_What you are asked to do_
From the line containing "awesome looking flowers" through the last line of the records below, output every line exactly, both ends included, except the pictures.

Stored items from a collection
:::::
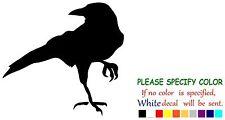 "CROW RAVEN BLACKBIRD Funny Vinyl Decal Sticker Car Window laptop tablet truck 9"""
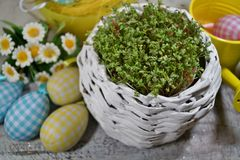 Nya kryddkrasse och kanin och easter ägg Royaltyfri Fotografi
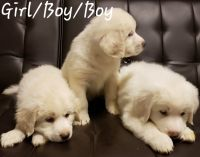 Great Pyrenees Puppies for sale in Muskogee, OK, USA. price: NA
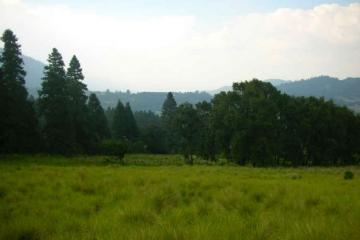 Foto de rancho en venta en santo tomas ajusco 1, santo tomas ajusco, tlalpan, df, 277778 no 01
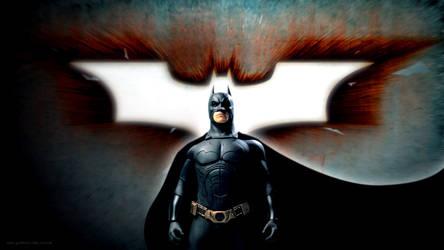 Batman - The Dark Knight Rises [1920x1080p]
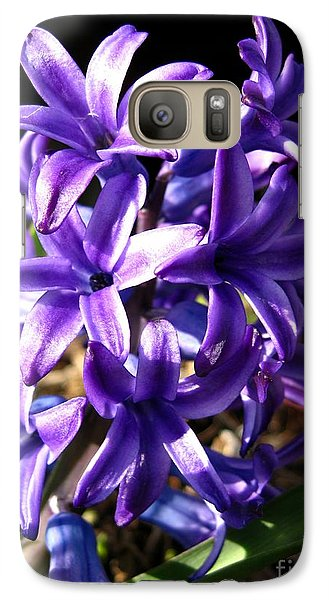 Galaxy Case featuring the photograph Hyacinth Named Peter Stuyvesant by J McCombie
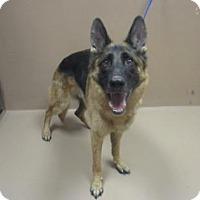 Adopt A Pet :: THOR - Reno, NV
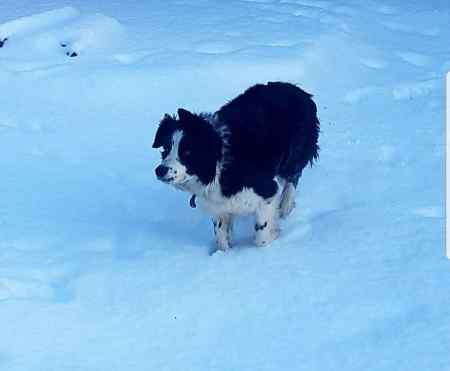 Missing Collie Dog in S33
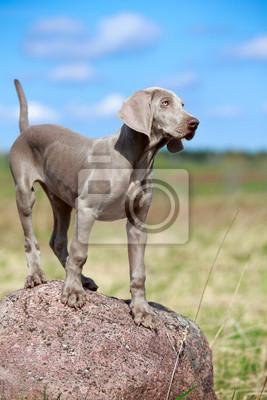 wemaraner puppy portrait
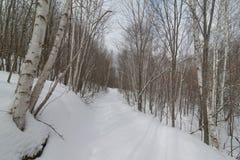 De sneeuw winterse weg van de aard bosvoet door berkbos - dwarsland die, wandelend, de vette recreatie van de bandfiets ski?en -  stock afbeelding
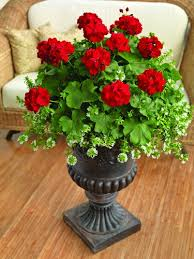 awesome looking flowers red geraniums in a black urn planter who says they need to be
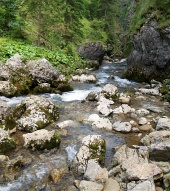 Mountain stream in Kvacianska Valley, Slovakia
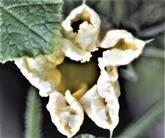 Blüte eines Hokkaido-Kürbis(Curcurbita maxima)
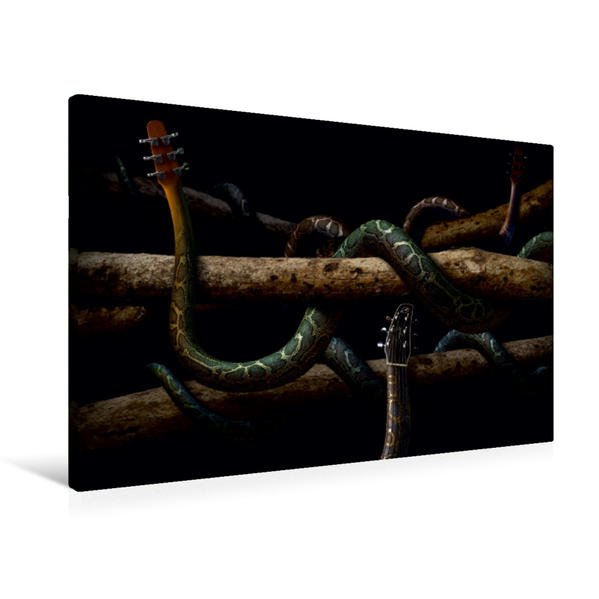 Premium Textil-Leinwand 90 cm x 60 cm quer, Guitarra Anaconda | Wandbild, Bild auf Keilrahmen, Fertigbild auf echter Leinwand, Leinwanddruck - Coverbild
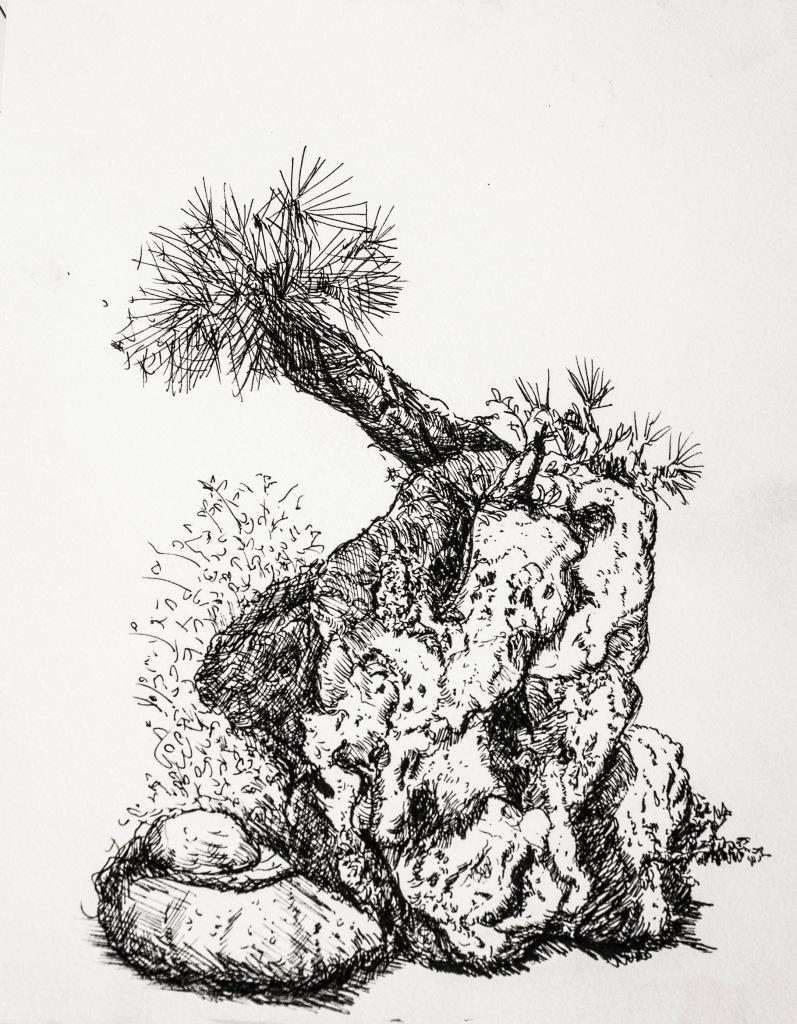 Garden rock in Beppu 9in x 12in ink pen on paper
:::::
_Finished exercise_
 awesome looking flowers red geraniums in a black urn planter who says they need to be
 Mountain stream in Kvacianska Valley, Slovakia
 Blüte eines Hokkaido-Kürbis(Curcurbita maxima)
 Premium Textil-Leinwand 90 cm x 60 cm quer, Guitarra Anaconda | Wandbild, Bild auf Keilrahmen, Fertigbild auf echter Leinwand, Leinwanddruck - Coverbild
 Garden rock in Beppu 9in x 12in ink pen on paper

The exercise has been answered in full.